Task description: Which of the lines below include the word "United"? Pull each one out.

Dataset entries
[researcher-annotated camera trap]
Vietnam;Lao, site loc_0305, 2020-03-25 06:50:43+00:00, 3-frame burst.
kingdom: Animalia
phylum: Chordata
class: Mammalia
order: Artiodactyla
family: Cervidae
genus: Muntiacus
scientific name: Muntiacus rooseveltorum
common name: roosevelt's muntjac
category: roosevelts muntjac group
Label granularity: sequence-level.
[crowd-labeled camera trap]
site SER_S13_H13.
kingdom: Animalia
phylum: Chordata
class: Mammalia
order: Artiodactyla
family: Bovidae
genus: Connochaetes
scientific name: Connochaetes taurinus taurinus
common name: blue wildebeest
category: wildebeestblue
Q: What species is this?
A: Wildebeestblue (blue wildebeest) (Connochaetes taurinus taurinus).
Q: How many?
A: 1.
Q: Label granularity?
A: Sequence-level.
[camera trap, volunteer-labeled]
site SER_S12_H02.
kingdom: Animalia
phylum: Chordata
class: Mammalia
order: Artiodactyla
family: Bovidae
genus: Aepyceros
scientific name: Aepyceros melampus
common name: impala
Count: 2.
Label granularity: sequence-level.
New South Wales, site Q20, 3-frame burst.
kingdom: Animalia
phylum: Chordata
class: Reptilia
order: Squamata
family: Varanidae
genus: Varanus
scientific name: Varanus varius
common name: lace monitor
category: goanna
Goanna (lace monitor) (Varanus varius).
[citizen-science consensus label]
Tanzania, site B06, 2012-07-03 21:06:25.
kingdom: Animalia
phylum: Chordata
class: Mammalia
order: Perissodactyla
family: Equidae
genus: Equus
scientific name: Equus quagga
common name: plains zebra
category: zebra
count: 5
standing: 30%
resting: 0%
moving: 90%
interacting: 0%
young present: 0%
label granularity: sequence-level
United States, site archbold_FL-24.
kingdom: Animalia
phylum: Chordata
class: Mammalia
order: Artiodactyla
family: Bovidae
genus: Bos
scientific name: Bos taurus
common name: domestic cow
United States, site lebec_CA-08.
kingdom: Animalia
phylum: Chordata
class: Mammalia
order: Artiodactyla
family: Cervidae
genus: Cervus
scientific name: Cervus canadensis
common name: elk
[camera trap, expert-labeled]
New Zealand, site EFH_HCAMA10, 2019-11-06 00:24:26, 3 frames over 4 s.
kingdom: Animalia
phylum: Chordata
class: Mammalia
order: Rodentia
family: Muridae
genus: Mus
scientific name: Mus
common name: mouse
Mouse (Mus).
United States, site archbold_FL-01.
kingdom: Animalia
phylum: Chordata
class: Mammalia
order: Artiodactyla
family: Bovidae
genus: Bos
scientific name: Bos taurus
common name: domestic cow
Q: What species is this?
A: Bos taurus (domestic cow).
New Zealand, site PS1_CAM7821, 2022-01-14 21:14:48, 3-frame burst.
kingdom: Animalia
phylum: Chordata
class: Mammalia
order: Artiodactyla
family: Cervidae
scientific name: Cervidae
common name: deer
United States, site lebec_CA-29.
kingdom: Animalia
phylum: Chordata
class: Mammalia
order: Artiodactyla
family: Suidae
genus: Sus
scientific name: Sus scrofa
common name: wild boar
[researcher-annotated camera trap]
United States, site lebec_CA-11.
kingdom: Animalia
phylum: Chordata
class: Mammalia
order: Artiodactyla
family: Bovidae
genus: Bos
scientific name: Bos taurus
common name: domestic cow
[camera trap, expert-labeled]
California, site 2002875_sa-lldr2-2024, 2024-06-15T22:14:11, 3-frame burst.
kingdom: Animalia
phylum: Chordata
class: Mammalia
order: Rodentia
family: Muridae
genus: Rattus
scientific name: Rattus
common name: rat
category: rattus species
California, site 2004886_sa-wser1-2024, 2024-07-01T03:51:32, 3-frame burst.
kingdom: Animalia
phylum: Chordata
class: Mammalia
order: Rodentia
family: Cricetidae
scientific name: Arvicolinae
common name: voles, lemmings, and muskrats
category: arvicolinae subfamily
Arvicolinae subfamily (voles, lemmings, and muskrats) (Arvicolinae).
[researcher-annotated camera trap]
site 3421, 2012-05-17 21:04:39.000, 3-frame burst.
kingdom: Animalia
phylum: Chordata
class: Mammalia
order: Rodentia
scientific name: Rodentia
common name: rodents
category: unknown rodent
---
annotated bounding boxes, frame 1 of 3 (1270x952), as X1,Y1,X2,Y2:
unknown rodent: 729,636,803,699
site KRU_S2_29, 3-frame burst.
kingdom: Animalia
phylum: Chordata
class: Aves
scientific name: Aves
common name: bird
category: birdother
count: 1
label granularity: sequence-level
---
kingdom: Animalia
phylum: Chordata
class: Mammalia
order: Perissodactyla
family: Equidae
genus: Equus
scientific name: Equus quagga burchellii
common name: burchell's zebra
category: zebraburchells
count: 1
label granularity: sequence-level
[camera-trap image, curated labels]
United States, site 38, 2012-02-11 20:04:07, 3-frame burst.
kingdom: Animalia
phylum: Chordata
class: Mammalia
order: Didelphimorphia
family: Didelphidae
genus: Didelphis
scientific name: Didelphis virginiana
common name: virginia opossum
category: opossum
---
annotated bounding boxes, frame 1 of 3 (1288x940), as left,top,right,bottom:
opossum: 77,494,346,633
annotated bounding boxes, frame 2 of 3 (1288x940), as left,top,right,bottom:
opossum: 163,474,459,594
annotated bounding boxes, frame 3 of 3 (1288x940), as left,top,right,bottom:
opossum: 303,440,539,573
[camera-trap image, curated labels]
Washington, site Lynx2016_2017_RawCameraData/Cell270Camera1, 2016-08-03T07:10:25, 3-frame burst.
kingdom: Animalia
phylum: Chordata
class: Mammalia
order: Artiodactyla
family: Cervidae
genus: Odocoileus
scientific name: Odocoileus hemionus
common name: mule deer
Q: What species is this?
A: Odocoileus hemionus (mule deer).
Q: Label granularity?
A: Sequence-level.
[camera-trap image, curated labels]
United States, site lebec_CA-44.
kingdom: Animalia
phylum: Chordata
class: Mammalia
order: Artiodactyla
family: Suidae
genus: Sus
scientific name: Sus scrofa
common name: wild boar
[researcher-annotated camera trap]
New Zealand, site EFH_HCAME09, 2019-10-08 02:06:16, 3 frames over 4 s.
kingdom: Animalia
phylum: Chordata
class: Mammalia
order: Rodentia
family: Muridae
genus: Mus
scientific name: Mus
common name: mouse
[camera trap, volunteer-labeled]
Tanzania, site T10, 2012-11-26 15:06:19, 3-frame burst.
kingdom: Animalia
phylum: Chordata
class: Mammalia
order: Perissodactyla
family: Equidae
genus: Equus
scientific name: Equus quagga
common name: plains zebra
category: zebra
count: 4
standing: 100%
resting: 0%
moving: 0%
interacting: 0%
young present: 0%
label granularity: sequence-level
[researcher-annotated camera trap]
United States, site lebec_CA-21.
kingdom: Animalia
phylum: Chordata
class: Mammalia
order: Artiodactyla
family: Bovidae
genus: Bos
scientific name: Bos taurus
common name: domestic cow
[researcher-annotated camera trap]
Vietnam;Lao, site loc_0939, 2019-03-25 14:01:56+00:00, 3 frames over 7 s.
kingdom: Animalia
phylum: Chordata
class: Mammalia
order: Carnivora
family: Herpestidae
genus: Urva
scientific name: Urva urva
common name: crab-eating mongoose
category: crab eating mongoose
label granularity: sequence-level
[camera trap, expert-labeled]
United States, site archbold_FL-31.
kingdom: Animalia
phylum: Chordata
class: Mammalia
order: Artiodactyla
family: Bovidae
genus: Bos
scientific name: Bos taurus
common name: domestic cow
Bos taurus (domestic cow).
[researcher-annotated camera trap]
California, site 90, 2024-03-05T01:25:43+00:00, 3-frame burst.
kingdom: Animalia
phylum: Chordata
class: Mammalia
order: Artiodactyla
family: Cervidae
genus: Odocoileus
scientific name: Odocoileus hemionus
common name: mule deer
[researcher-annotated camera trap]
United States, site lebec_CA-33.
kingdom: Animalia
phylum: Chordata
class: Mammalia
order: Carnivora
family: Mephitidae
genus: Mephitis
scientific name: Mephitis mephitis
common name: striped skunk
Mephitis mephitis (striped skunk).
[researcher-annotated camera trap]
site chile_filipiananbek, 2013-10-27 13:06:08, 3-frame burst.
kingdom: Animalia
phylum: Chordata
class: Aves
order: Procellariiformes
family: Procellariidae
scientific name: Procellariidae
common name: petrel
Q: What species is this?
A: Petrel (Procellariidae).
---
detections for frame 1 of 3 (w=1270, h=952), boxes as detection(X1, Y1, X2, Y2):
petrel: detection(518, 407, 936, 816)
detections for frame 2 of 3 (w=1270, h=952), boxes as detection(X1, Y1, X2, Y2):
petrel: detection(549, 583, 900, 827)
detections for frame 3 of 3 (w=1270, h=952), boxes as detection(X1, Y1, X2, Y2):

Answer area:
United States, site archbold_FL-24.
United States, site lebec_CA-08.
United States, site archbold_FL-01.
United States, site lebec_CA-29.
United States, site lebec_CA-11.
United States, site 38, 2012-02-11 20:04:07, 3-frame burst.
United States, site lebec_CA-44.
United States, site lebec_CA-21.
United States, site archbold_FL-31.
United States, site lebec_CA-33.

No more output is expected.